**WORK REQUEST**
Continue the forum thread about parting on the Craftsman 109 lathe from where it stops.

# Another Challenging Job On The Craftsman 109 (parting)



## ericc (Sep 6, 2016)

Hi. I had some success parting with my little 109 lathe. This is 1.25" hrs with a blade salvaged from a junk ryobi table saw that a contractor left in the street. This works much better than an import HSS blade in a BXA tool holder. The HSS blade, even in a supposedly more capable Jet 1440 lathe was prone to going bang at $10 pop.


----------



## pollardd (Sep 6, 2016)

Hi Ericc,
I have always hated parting off. 
Little old lathes have so much play in them.  I usually use a hack saw when I'm doing 1 off's
If it is too much to saw I make a grove 1.5 x the width of the blade and step my way down.

How did you make a circular saw blade into a parting tool?
And how are you holding it?
Looks like you are getting a nice cut with no chatter. 
Have you tried it with deeper cuts yet? like 3 , 4 or 5 times the width of the blade?

More information please. 

David.


----------



## ericc (Sep 6, 2016)

Hi David.  I think that I got this idea from Hobby Machinist.  The concept is very simple.  An angle grinder with a zip wheel is used to cut off a tooth with enough of a tang on it to slip into a tool holder with a slot in it.  The slot was made on a mill in a cooperative shop, but it could be made with simpler tools.  The only important thing is that the slot must fit well.  The slotted holder is mounted temporarily on my boring bar holder.  You can see a C clamp holding it on.  Note that the C clamp only keeps it from sliding in the slot.  I am not planning to part this piece all the way off.  It will be finished with a hacksaw.  There will be chatter if you run dry on cutting oil.  I use rendered lard and daub it on.

**GIVEN INFORMATION**
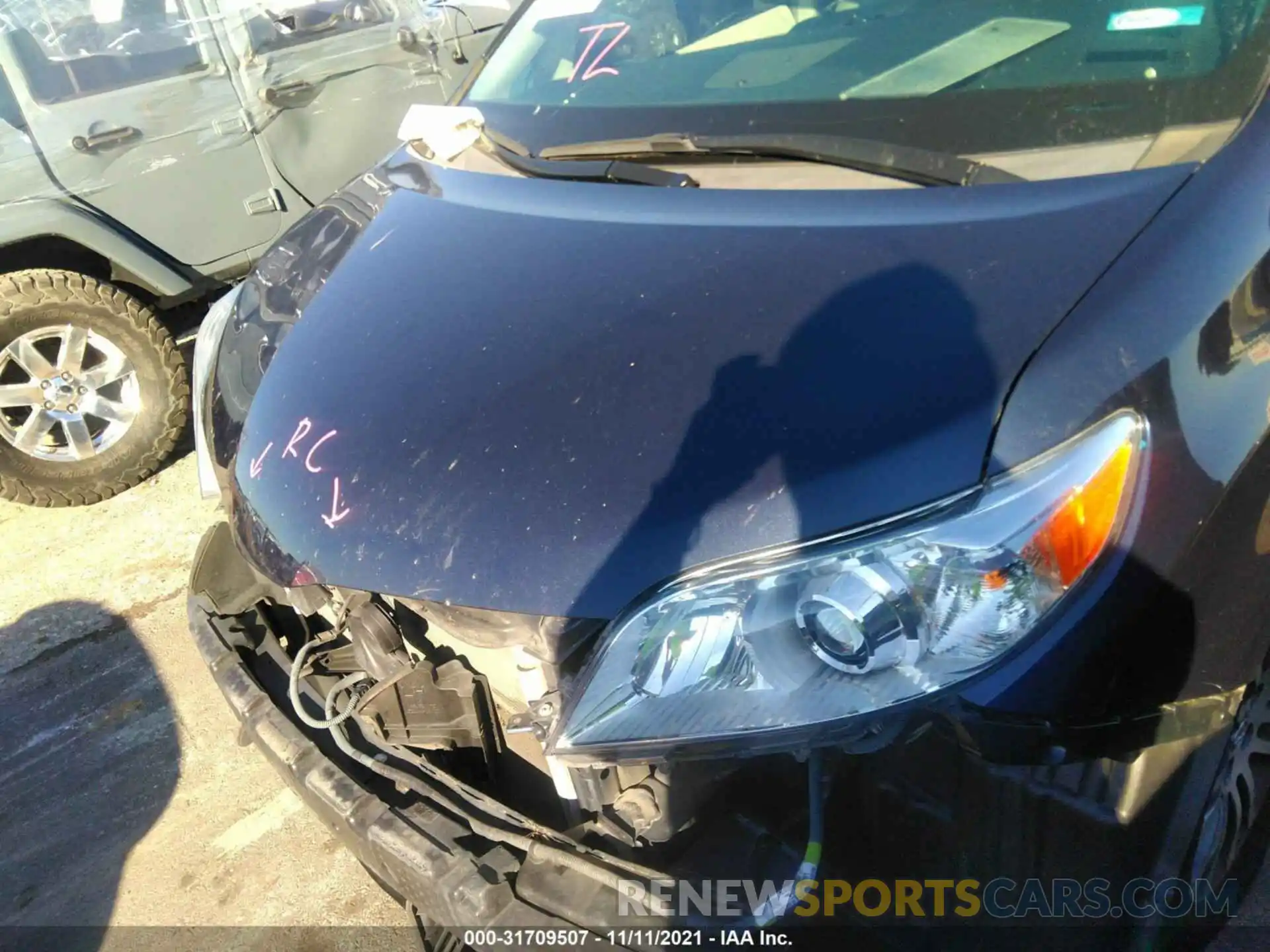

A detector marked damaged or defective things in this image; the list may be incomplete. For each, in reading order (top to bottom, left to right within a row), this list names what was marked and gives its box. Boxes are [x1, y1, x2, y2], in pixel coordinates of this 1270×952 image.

**EXPECTED OUTPUT**
This tool works much better than the standard wedge shaped HSS blade:
http://www.use-enco.com/CGI/INLMKD?SIITEM001=397-7028&SIQTY001=1&SICOUNT=1


----------



## dlane (Sep 6, 2016)

This is one way to do it


May have to hone it sharp again


----------



## pollardd (Sep 20, 2016)

I think I get it.
I'll have to keep an eye out for some old saw blades.  (I may even have some in the bottom of the bottom draw)


----------



## master53yoda (Dec 1, 2016)

One of the sure ways to bend the spindle on a 109 is to try parting on it.  the spindle just isn't heavy enough.   When i was using my 109 i always used a hand held hacksaw to part with.  Now that i have my Craftsman Commercial 12 x 36 with the 1/2 ways I still part with the saw.  I'm looking at making a new crossfeed with the rear tool post for parting as the force and chips come away from the center line of the part when  the parting tool starts to catch instead of being forced into the part and stalling the machine or breaking something.    the parting tool needs to have sufficient side rake in order to keep it from jamming into the part as it heats up or gets further into the part.  The parting tools that my sons CNC machines use have carbide inserts with the insert wider then the holder and they also have a chip breaker designed in. 

    Making the tool out of a saw blade using  the carbide saw blade cutter gives the same kind of side clearance and does work well.  it does tend to walk length ways as the saw carbide is ground at an angle.

Art b


----------



## ericc (Dec 1, 2016)

Hi master53yoda.  Yes, I am aware of this.  The lathe is really quite marginal.  I loosened the belt tension so that it would slip instead of break.  There's still enough torque to cut a pretty good chip.  I always part with a center and finish with a hacksaw.  Too gun shy.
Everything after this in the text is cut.